Job item =
Resume the essay on Isabella's speech in the Shakespeare play, writing on from its final sentence.

Source document =
**********
To whom should I complain? Did I tell this,

Who would believe me? O, perilous mouths,

That bear in them one and the self-same tongue,

Either of condemnation or approof;

Bidding the law make court’sy to their will;

Hooking both right and wrong to the appetite,

to follow as it draws!

 

Whenever I hear those words I have a strong inclination towards ‘ouch!’ right in my heart center. It would definitely make the character Isabella want to shut off her other energy centers (head & hips). The poetic words of the play speak to me and make Carrie Robinson want to kick, push and curse on Isabella’s behalf. I remember in my classroom setting at school watching my friends/ classmates start to cry when I spoke those words for Isabella. And as an audience member on Wednesday night in the professional theatre setting, I watched Ricketts tap all of those same inclinations into her still body and decide to reason through the injustice she has discovered before moving to…

 

Thought 2:

 

… I’ll to my brother:

Though he hath fall’n by prompture of the blood,

Yet hath he in him such a mind of honour,

That, had he twenty heads to tender down

On twenty bloody blocks, he’ld yield them up,

Before his sister should her body stoop

To such abhorred pollution.

 

I heard Isabella consider the effect of her decisions on her brother’s behalf – and wonder what he would have done for her. What if he had his free will and fair use of his body and mind, and was not fall’n by prompture of the blood? She believes that he would have fought for her or used his body to prevent a sister from having to give hers up. And so her dilemma widens and deepens in her love and belief attached to her brother’s ideas around ‘honour’.

 

If they had a shiny coin – would Isabella be heads or tails? If she chose ‘heads’ and began to represent the coin’s minted face as landed up towards the sky – would she let her twirling tail on the other side of her coin, having fallen down, dictate the future? So Isabella reasons further by daring to spin into the dark abyss of her dilemma toward a solution:

 

Thought 3:

 

Then, Isabel, live chaste and brother, die:

More than our brother is our chastity.

I’ll tell him yet of Angelo’s request,

And fit his mind to death, for his soul’s rest.

 

So it’s hard enough to be a judge and decide whether to let a person who has been convicted of a crime face a sentence of death or to go free (I would imagine from my measly time as a mock Chief Justice in law school). But this play begs the question of how it would feel across the chessboard if the judge turned a responsibility granted by Shakespeare’s god-fearing Italian government into a trade for his own use; effectively hooking his power and responsibility granted by law to pull a female body closer to his own plate for sexual purposes. Of course, he attempts to keep his arching line invisible as it contravenes the very laws he’s meant to keepsake. The play then begins to tick around the Duke (Jonathan Cake) discovering his role in preventing injustice within a realm and system that requires him, due to birth status, to rule and oversee the governance of.
**********
Source material =
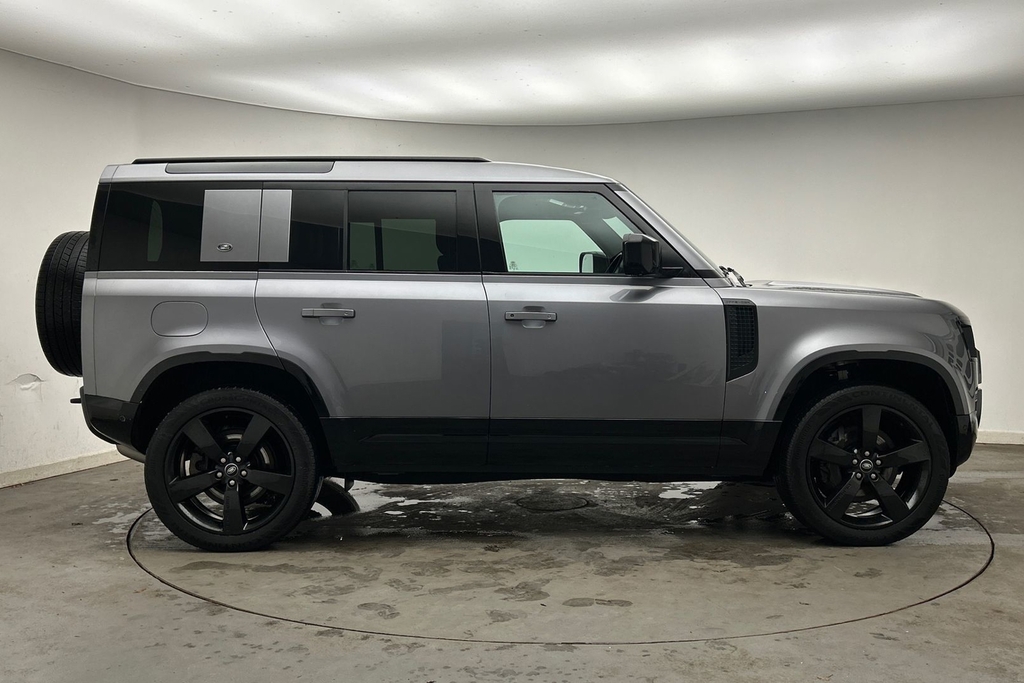 Land Rover Defender D300 X-dynamic Hse SR23NVK Grey #5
**********
Exercise result =
 

Jonathan Cake delivers a fine and compelling illustration of the Duke’s character arc in discovering and being compelled by Isabella’s experience to use his knowledge, intelligence, power and privilege towards allowing a woman to have control over her own body. What a concept to be written into a play when a society, like Shakespeare’s, still prescribed that women were not considered people; let alone people capable of making decisions on their own bodies (be virgin or not!) without a male kin’s stamp of approval. At this point in the world’s history women weren’t even deemed capable of having the right to ask for control over their own bodies!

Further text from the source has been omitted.